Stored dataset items
··········
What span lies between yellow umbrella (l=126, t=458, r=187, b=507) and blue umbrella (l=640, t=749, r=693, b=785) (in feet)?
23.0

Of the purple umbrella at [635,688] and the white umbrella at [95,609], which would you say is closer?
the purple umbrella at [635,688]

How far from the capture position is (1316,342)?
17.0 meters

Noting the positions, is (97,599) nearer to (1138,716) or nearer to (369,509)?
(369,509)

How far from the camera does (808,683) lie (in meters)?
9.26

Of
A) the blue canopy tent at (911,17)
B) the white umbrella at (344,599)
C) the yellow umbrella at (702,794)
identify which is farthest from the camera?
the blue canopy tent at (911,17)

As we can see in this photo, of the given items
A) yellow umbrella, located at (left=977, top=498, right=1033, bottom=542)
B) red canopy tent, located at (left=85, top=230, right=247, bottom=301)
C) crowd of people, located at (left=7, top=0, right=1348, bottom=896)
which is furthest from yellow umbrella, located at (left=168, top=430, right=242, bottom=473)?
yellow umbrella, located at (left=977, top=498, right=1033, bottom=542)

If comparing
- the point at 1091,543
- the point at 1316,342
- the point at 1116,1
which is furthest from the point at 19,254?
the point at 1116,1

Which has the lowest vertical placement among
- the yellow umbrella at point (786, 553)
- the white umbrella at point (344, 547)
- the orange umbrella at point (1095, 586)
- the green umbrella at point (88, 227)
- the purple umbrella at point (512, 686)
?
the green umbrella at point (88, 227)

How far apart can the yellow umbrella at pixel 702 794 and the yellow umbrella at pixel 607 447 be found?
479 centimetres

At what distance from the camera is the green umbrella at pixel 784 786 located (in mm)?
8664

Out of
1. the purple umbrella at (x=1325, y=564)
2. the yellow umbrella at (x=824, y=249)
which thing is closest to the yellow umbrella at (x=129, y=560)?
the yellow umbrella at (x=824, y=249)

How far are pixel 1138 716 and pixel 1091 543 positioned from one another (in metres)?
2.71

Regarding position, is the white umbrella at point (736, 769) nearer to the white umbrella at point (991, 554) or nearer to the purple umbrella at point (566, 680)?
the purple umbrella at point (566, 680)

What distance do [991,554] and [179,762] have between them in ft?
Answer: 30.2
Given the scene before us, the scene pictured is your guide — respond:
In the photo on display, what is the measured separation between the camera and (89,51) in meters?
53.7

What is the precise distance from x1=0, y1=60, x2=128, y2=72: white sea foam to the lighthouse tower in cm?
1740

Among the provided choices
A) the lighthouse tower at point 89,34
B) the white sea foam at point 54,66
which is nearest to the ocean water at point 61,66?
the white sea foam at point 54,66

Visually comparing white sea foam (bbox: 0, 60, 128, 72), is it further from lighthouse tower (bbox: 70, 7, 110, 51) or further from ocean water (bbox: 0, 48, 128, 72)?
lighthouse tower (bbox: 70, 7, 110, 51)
··········
Exercise directions
Copy out every line of the data above, word for word and in the same order.

Written answer
What span lies between yellow umbrella (l=126, t=458, r=187, b=507) and blue umbrella (l=640, t=749, r=693, b=785) (in feet)?
23.0

Of the purple umbrella at [635,688] and the white umbrella at [95,609], which would you say is closer?
the purple umbrella at [635,688]

How far from the capture position is (1316,342)?
17.0 meters

Noting the positions, is (97,599) nearer to (1138,716) or nearer to (369,509)?
(369,509)

How far from the camera does (808,683) lie (in meters)?
9.26

Of
A) the blue canopy tent at (911,17)
B) the white umbrella at (344,599)
C) the yellow umbrella at (702,794)
identify which is farthest from the camera?
the blue canopy tent at (911,17)

As we can see in this photo, of the given items
A) yellow umbrella, located at (left=977, top=498, right=1033, bottom=542)
B) red canopy tent, located at (left=85, top=230, right=247, bottom=301)
C) crowd of people, located at (left=7, top=0, right=1348, bottom=896)
which is furthest from yellow umbrella, located at (left=168, top=430, right=242, bottom=473)?
yellow umbrella, located at (left=977, top=498, right=1033, bottom=542)

If comparing
- the point at 1091,543
- the point at 1316,342
- the point at 1116,1
which is furthest from the point at 19,254?
the point at 1116,1

Which has the lowest vertical placement among
- the yellow umbrella at point (786, 553)
- the white umbrella at point (344, 547)
- the orange umbrella at point (1095, 586)
- the green umbrella at point (88, 227)
- the purple umbrella at point (512, 686)
?
the green umbrella at point (88, 227)

How far apart can the yellow umbrella at pixel 702 794 and the yellow umbrella at pixel 607 447 be found?
479 centimetres

At what distance from the camera is the green umbrella at pixel 784 786 located (in mm)?
8664

Out of
1. the purple umbrella at (x=1325, y=564)
2. the yellow umbrella at (x=824, y=249)
which thing is closest to the yellow umbrella at (x=129, y=560)?
the yellow umbrella at (x=824, y=249)

How far are pixel 1138 716 and pixel 1091 543 positioned from one another (in metres)?
2.71

Regarding position, is the white umbrella at point (736, 769) nearer to the white umbrella at point (991, 554) or nearer to the purple umbrella at point (566, 680)?
the purple umbrella at point (566, 680)

What distance do [991,554] and [179,762] have between them in ft?
Answer: 30.2
Given the scene before us, the scene pictured is your guide — respond:
In the photo on display, what is the measured separation between the camera and (89,51) in meters?
53.7

What is the precise distance from x1=0, y1=60, x2=128, y2=72: white sea foam to the lighthouse tower in cm?
1740

Among the provided choices
A) the lighthouse tower at point 89,34
B) the white sea foam at point 54,66
which is nearest to the ocean water at point 61,66?
the white sea foam at point 54,66

Visually comparing white sea foam (bbox: 0, 60, 128, 72), is it further from lighthouse tower (bbox: 70, 7, 110, 51) or further from ocean water (bbox: 0, 48, 128, 72)?
lighthouse tower (bbox: 70, 7, 110, 51)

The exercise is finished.